Drug testing is a means of determining the presence of drugs in an individual. Additionally, it has been a controversial issue among different companies on the importance of making it as a pre-employment requirement. It has been regarded as an added cost to the applicant, and viewed as a form of discrimination.

However, drug testing has proven to be an important way in maintaining peace and harmony in a workplace, thereby increasing productivity among employees and revenue for the company. The most common drug testing method used is urine drug testing because it is less expensive and less invasive. Other drug testing method includes blood, sweat, saliva, and hair.

Hair drug testing is not a common drug testing method, although some studies have shown that hair drug testing can be 4-8 times more effective in identifying individuals who use drugs.

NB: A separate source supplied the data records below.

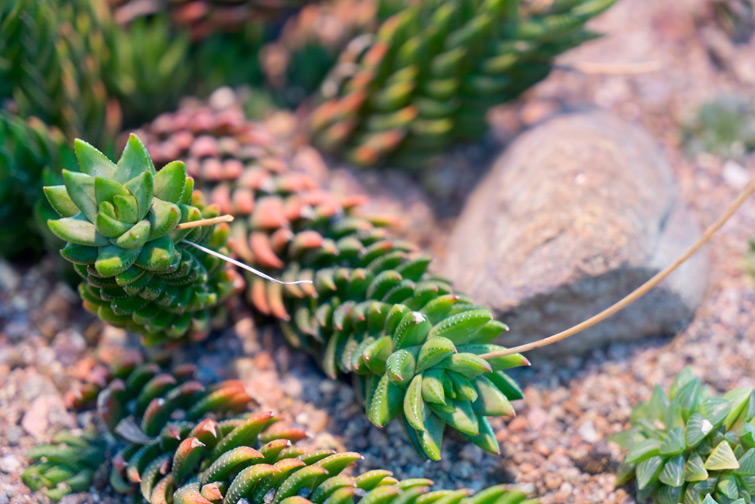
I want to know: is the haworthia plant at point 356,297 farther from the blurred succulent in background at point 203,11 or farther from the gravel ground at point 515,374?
the blurred succulent in background at point 203,11

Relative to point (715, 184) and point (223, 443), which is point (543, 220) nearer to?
→ point (715, 184)

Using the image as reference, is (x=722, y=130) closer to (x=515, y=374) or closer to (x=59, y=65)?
(x=515, y=374)

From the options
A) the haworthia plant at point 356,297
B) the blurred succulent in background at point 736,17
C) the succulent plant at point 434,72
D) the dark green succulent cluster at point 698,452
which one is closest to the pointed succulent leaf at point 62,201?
the haworthia plant at point 356,297

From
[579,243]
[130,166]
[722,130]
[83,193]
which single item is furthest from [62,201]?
[722,130]

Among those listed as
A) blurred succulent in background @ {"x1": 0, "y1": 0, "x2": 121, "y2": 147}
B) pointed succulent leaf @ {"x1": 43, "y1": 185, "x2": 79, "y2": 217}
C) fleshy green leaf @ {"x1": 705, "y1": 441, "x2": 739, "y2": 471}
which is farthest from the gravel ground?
pointed succulent leaf @ {"x1": 43, "y1": 185, "x2": 79, "y2": 217}

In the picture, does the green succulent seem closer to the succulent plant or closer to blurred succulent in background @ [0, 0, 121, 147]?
blurred succulent in background @ [0, 0, 121, 147]

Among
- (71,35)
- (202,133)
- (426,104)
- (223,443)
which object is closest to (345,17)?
(426,104)
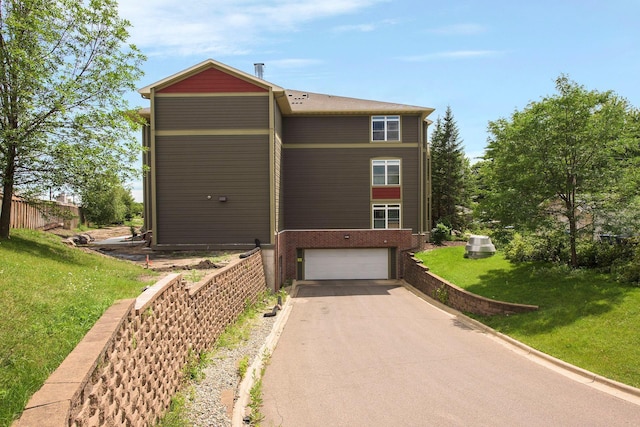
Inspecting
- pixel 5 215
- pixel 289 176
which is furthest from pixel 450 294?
pixel 5 215

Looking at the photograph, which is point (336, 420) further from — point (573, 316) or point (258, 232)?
point (258, 232)

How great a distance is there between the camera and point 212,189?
74.2 feet

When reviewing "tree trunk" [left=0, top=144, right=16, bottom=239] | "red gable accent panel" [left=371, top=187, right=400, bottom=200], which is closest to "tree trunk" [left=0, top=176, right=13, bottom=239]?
"tree trunk" [left=0, top=144, right=16, bottom=239]

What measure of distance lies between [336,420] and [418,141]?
22.6m

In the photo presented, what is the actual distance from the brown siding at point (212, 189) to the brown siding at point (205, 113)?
2.01ft

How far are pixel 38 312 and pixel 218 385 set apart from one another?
326cm

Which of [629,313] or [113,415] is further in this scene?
[629,313]

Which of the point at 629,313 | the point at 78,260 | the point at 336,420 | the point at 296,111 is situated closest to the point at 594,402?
the point at 629,313

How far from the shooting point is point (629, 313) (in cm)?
1192

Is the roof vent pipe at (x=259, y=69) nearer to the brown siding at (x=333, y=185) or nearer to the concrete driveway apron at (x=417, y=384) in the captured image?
the brown siding at (x=333, y=185)

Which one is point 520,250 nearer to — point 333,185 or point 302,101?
point 333,185

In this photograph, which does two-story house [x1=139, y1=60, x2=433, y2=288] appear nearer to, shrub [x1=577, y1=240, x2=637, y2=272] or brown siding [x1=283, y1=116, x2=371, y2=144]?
brown siding [x1=283, y1=116, x2=371, y2=144]

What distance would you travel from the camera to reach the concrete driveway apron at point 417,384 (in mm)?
7961

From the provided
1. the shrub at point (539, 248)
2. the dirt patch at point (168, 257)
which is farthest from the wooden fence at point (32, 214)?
the shrub at point (539, 248)
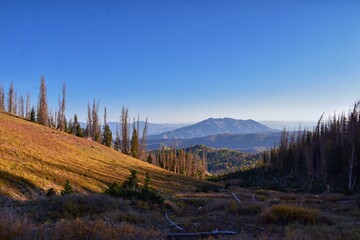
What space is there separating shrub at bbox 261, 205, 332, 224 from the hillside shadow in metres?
15.6

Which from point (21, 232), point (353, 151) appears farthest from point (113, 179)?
point (353, 151)

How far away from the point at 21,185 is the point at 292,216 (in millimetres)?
18184

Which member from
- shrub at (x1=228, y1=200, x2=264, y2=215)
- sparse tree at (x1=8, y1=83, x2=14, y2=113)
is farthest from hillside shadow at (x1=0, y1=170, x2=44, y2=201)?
sparse tree at (x1=8, y1=83, x2=14, y2=113)

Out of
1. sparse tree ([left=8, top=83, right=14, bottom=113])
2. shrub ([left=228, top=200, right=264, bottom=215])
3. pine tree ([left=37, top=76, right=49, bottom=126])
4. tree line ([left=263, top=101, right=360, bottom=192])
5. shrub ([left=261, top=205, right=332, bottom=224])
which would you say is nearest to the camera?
shrub ([left=261, top=205, right=332, bottom=224])

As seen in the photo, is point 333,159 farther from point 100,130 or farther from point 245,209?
A: point 100,130

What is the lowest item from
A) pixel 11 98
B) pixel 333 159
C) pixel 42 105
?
pixel 333 159

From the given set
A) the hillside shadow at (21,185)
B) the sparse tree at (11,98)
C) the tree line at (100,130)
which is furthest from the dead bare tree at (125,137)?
the hillside shadow at (21,185)

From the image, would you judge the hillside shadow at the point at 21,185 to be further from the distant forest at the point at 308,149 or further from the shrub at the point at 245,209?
the distant forest at the point at 308,149

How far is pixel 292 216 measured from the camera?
10984 millimetres

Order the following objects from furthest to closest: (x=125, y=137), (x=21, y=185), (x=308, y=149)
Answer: (x=125, y=137) → (x=308, y=149) → (x=21, y=185)

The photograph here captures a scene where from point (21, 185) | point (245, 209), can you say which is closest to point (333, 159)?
point (245, 209)

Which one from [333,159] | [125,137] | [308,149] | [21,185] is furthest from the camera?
[125,137]

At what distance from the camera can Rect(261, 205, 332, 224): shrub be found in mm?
10711

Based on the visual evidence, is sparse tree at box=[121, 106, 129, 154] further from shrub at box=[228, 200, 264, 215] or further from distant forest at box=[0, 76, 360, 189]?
shrub at box=[228, 200, 264, 215]
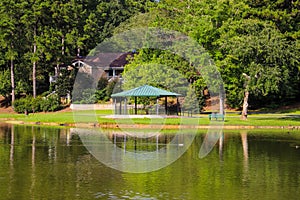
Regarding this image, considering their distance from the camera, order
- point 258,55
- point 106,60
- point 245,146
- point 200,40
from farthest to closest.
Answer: point 106,60
point 200,40
point 258,55
point 245,146

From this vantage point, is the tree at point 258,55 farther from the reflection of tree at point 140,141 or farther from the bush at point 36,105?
the bush at point 36,105

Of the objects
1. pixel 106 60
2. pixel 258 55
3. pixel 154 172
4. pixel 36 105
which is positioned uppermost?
pixel 106 60

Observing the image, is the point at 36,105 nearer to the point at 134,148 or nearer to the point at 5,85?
the point at 5,85

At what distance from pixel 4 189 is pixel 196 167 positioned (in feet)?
29.9

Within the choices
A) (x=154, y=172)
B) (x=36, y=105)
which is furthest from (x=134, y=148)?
(x=36, y=105)

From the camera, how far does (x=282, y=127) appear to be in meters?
45.5

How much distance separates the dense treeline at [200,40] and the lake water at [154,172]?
39.0 feet

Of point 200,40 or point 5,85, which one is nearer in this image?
point 200,40

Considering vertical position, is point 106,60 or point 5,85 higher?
point 106,60

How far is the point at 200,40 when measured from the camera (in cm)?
5562

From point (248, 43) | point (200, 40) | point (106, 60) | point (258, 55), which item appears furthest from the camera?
point (106, 60)

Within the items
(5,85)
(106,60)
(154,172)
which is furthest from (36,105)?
(154,172)

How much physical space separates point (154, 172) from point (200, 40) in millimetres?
32485

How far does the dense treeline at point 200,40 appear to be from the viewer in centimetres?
4866
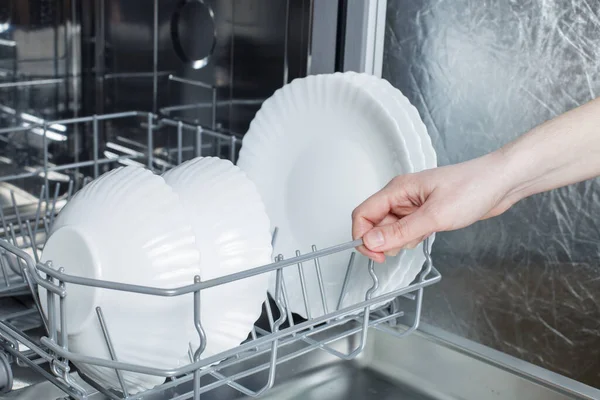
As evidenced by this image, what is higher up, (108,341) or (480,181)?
(480,181)

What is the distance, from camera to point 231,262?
67cm

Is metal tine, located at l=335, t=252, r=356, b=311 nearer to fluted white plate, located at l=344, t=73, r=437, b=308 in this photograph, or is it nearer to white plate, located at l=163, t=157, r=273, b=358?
fluted white plate, located at l=344, t=73, r=437, b=308

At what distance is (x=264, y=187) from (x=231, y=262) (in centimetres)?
20

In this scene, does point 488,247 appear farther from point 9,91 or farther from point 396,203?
point 9,91

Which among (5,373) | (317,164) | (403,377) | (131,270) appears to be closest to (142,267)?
(131,270)

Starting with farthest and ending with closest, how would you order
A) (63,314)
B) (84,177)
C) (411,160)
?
(84,177) → (411,160) → (63,314)

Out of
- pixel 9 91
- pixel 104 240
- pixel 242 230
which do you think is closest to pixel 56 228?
pixel 104 240

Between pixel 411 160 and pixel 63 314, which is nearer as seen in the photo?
pixel 63 314

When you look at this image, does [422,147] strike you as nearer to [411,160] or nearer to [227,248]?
[411,160]

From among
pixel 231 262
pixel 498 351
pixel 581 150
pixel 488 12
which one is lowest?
pixel 498 351

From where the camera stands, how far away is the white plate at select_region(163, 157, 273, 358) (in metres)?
0.66

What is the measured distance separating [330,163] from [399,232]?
0.20 meters

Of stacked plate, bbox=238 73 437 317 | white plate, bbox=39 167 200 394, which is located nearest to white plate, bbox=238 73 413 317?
stacked plate, bbox=238 73 437 317

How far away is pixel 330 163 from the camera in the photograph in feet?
2.71
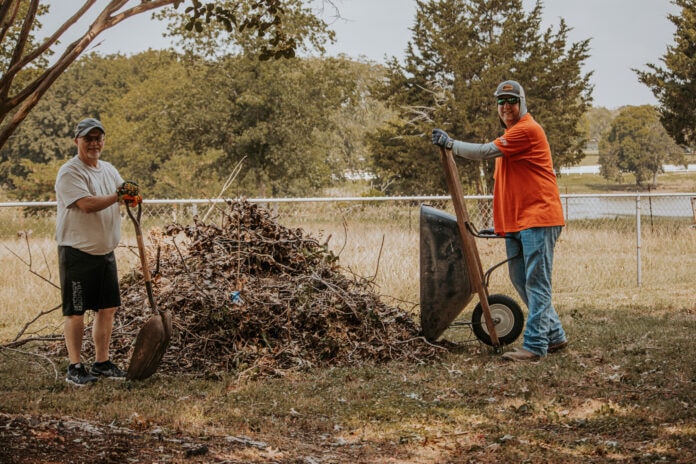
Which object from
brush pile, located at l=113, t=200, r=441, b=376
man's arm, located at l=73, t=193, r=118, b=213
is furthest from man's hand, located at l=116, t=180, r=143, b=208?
brush pile, located at l=113, t=200, r=441, b=376

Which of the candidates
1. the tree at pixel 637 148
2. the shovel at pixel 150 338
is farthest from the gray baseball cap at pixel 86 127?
the tree at pixel 637 148

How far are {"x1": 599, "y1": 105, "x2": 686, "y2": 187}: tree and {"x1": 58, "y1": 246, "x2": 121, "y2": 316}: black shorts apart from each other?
1891 inches

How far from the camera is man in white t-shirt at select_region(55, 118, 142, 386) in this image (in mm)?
5234

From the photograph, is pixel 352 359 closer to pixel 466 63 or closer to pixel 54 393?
pixel 54 393

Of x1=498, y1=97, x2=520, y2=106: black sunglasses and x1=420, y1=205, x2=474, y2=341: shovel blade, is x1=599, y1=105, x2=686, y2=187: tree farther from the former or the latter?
x1=420, y1=205, x2=474, y2=341: shovel blade

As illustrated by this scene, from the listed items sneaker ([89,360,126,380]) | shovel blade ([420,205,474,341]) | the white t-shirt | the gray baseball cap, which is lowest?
sneaker ([89,360,126,380])

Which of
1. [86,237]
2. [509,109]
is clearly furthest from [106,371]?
[509,109]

The presence of cocaine in the body lasts up to 72 hours depending on the dose. Its metabolites may take longer to be eliminated.

Cocaine concentration in hair is possible for at least 90 days after using. Hair grows approximately half an inch every month. Therefore, if you have about 18 inches of hair, and tested positive based on the ends of the hair, it would mean that you have consumed cocaine more than three years ago.

Hair drug testing is done by cutting off 1.5 inches from the hair root. The part of the hair being tested is the one that is near the hair root and not the other end. Drug metabolites are left inside hair follicles, which may turn up positive in a drug test if the individual has used cocaine in the past 90 days.